Tuesday, December 6, 2011

Where Did the BlackBerry PlayBook Go Wrong? (ContributorNetwork)

COMMENTARY | BlackBerry manufacturer RIM hasn't quite crossed the threshold set by HP's $99 fire sale of its TouchPad tablet. But its BlackBerry PlayBook tablet dropped to the $199 mark on the weekend of Black Friday and Cyber Monday, and has been the subject of numerous promotions aimed at businesses, such as a buy-two-get-one-free offer.

In a December 2 press release, RIM announced that it was writing off $485 million in unsold PlayBooks for the third quarter of 2012, an amount that Morgan Stanley analyst Ehud Gelblum estimates amounts to about 1.4 million tablets.
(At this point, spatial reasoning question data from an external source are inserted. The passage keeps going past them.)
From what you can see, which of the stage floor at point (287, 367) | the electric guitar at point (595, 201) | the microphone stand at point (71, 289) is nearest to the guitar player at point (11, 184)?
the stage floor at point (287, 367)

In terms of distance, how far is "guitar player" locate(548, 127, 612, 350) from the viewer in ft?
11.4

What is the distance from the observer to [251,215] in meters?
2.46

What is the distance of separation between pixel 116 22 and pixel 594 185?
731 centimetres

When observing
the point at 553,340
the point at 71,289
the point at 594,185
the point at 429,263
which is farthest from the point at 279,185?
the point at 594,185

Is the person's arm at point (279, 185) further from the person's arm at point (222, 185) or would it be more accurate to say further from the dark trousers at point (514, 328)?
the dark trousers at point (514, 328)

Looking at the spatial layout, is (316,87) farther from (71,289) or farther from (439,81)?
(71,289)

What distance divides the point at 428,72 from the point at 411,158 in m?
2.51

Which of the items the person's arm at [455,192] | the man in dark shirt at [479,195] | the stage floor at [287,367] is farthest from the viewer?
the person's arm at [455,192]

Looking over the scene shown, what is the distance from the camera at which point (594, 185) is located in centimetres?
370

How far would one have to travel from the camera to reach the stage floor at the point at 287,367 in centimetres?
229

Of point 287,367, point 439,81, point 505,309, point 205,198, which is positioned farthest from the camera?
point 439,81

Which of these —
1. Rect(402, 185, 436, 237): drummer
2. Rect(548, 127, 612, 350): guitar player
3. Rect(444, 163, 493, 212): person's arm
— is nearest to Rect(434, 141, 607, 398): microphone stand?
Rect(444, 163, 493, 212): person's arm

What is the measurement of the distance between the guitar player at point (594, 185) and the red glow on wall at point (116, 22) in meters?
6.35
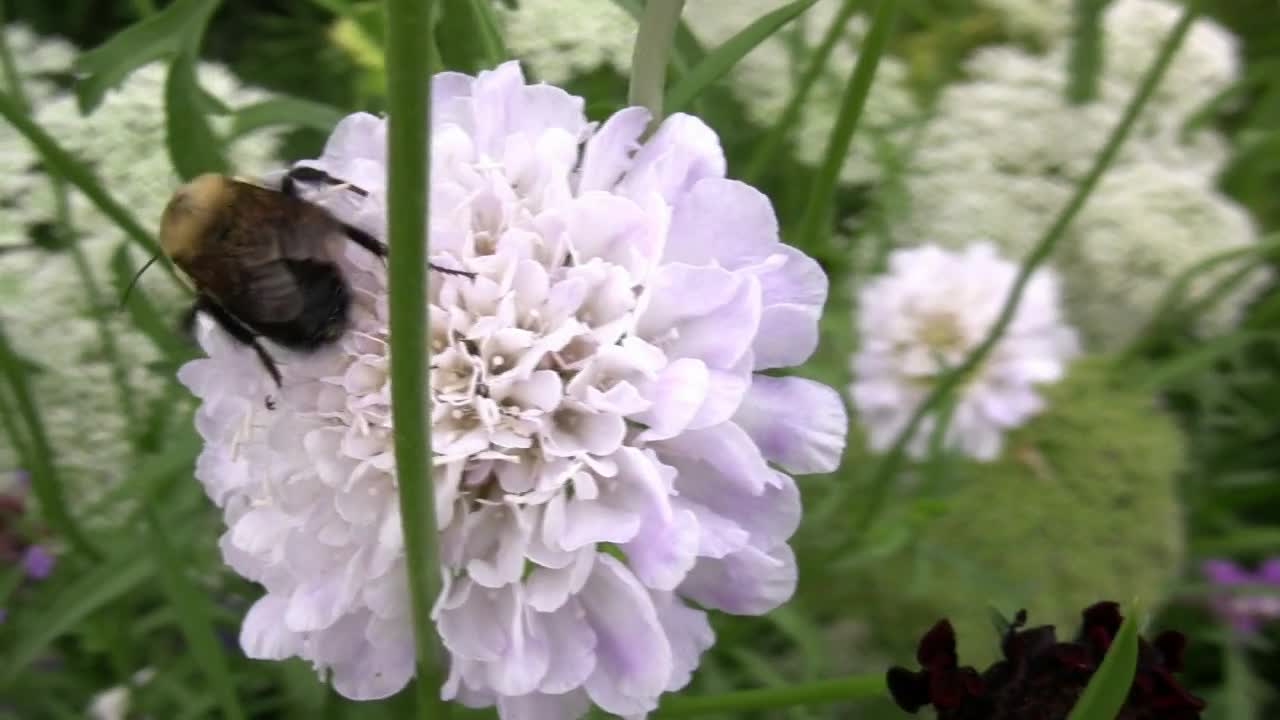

The question is, where did RIM go wrong with the PlayBook?

Mixed marketing messages

"Amateur hour is over," the PlayBook's early ads announced, in an obvious jab at the iPad ... and all others besides "The world's first professional-grade tablet." But if its "Amplified BlackBerry Experience" didn't win over corporate customers, many of which are now investigating internal iPad deployments, its widely-touted ability to play Need for Speed at the same time as HD movies didn't impress the IT department either. Meanwhile, its enterprise features like BlackBerry messaging were lost on the crowd at Best Buy.

Lack of unique features

Besides a seeming confusion over whether it was targeting businesses or home users, the PlayBook's inability to set itself apart from other tablets didn't help matters either. It promised Adobe Flash web browsing, but so did every Android tablet; and it offered "True Multitasking," but for some reason that never captured people's attention.

The PlayBook's most distinctive feature was actually an anti-feature: Its inability to access your email, calendar, and contacts without being connected to a BlackBerry smartphone. RIM has promised to solve this in a February update, but that will leave almost a year that it will have been on the market without them.

Lack of quality apps and content

App developers like Jamie Murai were turned off by RIM's requirements for PlayBook developers, including a convoluted process to install the necessary tools and a notarized proof of identity that had to be physically mailed to RIM. Partly because of this, the PlayBook suffered from a dearth of apps.

Amazon.com and Barnes and Noble were able to achieve success in the tablet market by selling half-sized e-readers, each tied to their online bookstores and to services like Netflix. But with few big-name content partnerships, the PlayBook was all dressed up with nothing to read or watch.

The PlayBook isn't the iPad

The iPad continues to not only define the tablet category, but break its own records in sales. Any tablet that isn't the iPad has an uphill battle to fight to gain traction ... the BlackBerry PlayBook included.